Instructions for the task —
Reproduce all records below exactly.

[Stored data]
----------------------------------------
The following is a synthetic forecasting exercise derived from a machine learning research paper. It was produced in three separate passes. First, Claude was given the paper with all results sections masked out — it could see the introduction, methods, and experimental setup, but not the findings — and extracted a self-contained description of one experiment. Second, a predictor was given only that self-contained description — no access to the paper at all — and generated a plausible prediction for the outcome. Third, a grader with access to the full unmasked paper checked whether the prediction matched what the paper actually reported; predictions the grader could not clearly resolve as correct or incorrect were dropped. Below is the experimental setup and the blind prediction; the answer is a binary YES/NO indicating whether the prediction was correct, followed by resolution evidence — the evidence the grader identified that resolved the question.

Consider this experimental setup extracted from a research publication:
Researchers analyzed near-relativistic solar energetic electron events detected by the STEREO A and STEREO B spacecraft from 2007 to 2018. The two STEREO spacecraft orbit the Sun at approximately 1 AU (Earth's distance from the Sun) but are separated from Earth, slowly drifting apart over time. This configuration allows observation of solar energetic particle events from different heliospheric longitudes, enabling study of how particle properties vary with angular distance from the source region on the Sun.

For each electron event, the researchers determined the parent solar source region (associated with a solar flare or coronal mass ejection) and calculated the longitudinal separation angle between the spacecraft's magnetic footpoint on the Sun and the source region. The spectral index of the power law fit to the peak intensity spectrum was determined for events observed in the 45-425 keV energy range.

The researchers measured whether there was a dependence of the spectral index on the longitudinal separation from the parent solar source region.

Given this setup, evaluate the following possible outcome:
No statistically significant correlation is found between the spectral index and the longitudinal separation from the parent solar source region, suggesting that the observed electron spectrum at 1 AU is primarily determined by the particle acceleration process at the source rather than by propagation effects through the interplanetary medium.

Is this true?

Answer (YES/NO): NO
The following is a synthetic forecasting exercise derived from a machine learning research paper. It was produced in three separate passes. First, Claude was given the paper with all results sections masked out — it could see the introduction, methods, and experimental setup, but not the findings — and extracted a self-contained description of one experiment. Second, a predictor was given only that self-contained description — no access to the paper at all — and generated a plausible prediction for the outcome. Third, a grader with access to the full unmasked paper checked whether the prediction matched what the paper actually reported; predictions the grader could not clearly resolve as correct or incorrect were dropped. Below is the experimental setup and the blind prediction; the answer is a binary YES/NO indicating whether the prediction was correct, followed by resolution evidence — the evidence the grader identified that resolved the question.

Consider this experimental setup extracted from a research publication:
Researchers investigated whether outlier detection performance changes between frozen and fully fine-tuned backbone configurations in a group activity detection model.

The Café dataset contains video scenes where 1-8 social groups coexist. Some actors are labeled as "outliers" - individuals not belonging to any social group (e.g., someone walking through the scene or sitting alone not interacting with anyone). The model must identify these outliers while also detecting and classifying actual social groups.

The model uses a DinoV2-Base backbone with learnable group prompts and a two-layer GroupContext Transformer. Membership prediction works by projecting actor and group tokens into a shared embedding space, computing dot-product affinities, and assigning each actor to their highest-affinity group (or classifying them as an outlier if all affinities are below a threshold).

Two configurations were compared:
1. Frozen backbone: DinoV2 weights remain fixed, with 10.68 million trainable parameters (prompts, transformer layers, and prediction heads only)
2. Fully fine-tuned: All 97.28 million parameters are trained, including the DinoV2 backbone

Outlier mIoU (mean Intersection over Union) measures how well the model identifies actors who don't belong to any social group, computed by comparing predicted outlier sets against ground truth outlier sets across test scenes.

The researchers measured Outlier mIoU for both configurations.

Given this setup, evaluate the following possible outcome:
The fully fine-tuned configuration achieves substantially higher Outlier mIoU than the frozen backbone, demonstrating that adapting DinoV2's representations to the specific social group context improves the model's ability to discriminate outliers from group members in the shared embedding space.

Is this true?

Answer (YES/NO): NO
----------------------------------------
Task result —
The following is a synthetic forecasting exercise derived from a machine learning research paper. It was produced in three separate passes. First, Claude was given the paper with all results sections masked out — it could see the introduction, methods, and experimental setup, but not the findings — and extracted a self-contained description of one experiment. Second, a predictor was given only that self-contained description — no access to the paper at all — and generated a plausible prediction for the outcome. Third, a grader with access to the full unmasked paper checked whether the prediction matched what the paper actually reported; predictions the grader could not clearly resolve as correct or incorrect were dropped. Below is the experimental setup and the blind prediction; the answer is a binary YES/NO indicating whether the prediction was correct, followed by resolution evidence — the evidence the grader identified that resolved the question.

Consider this experimental setup extracted from a research publication:
Researchers analyzed near-relativistic solar energetic electron events detected by the STEREO A and STEREO B spacecraft from 2007 to 2018. The two STEREO spacecraft orbit the Sun at approximately 1 AU (Earth's distance from the Sun) but are separated from Earth, slowly drifting apart over time. This configuration allows observation of solar energetic particle events from different heliospheric longitudes, enabling study of how particle properties vary with angular distance from the source region on the Sun.

For each electron event, the researchers determined the parent solar source region (associated with a solar flare or coronal mass ejection) and calculated the longitudinal separation angle between the spacecraft's magnetic footpoint on the Sun and the source region. The spectral index of the power law fit to the peak intensity spectrum was determined for events observed in the 45-425 keV energy range.

The researchers measured whether there was a dependence of the spectral index on the longitudinal separation from the parent solar source region.

Given this setup, evaluate the following possible outcome:
No statistically significant correlation is found between the spectral index and the longitudinal separation from the parent solar source region, suggesting that the observed electron spectrum at 1 AU is primarily determined by the particle acceleration process at the source rather than by propagation effects through the interplanetary medium.

Is this true?

Answer (YES/NO): NO
The following is a synthetic forecasting exercise derived from a machine learning research paper. It was produced in three separate passes. First, Claude was given the paper with all results sections masked out — it could see the introduction, methods, and experimental setup, but not the findings — and extracted a self-contained description of one experiment. Second, a predictor was given only that self-contained description — no access to the paper at all — and generated a plausible prediction for the outcome. Third, a grader with access to the full unmasked paper checked whether the prediction matched what the paper actually reported; predictions the grader could not clearly resolve as correct or incorrect were dropped. Below is the experimental setup and the blind prediction; the answer is a binary YES/NO indicating whether the prediction was correct, followed by resolution evidence — the evidence the grader identified that resolved the question.

Consider this experimental setup extracted from a research publication:
Researchers investigated whether outlier detection performance changes between frozen and fully fine-tuned backbone configurations in a group activity detection model.

The Café dataset contains video scenes where 1-8 social groups coexist. Some actors are labeled as "outliers" - individuals not belonging to any social group (e.g., someone walking through the scene or sitting alone not interacting with anyone). The model must identify these outliers while also detecting and classifying actual social groups.

The model uses a DinoV2-Base backbone with learnable group prompts and a two-layer GroupContext Transformer. Membership prediction works by projecting actor and group tokens into a shared embedding space, computing dot-product affinities, and assigning each actor to their highest-affinity group (or classifying them as an outlier if all affinities are below a threshold).

Two configurations were compared:
1. Frozen backbone: DinoV2 weights remain fixed, with 10.68 million trainable parameters (prompts, transformer layers, and prediction heads only)
2. Fully fine-tuned: All 97.28 million parameters are trained, including the DinoV2 backbone

Outlier mIoU (mean Intersection over Union) measures how well the model identifies actors who don't belong to any social group, computed by comparing predicted outlier sets against ground truth outlier sets across test scenes.

The researchers measured Outlier mIoU for both configurations.

Given this setup, evaluate the following possible outcome:
The fully fine-tuned configuration achieves substantially higher Outlier mIoU than the frozen backbone, demonstrating that adapting DinoV2's representations to the specific social group context improves the model's ability to discriminate outliers from group members in the shared embedding space.

Is this true?

Answer (YES/NO): NO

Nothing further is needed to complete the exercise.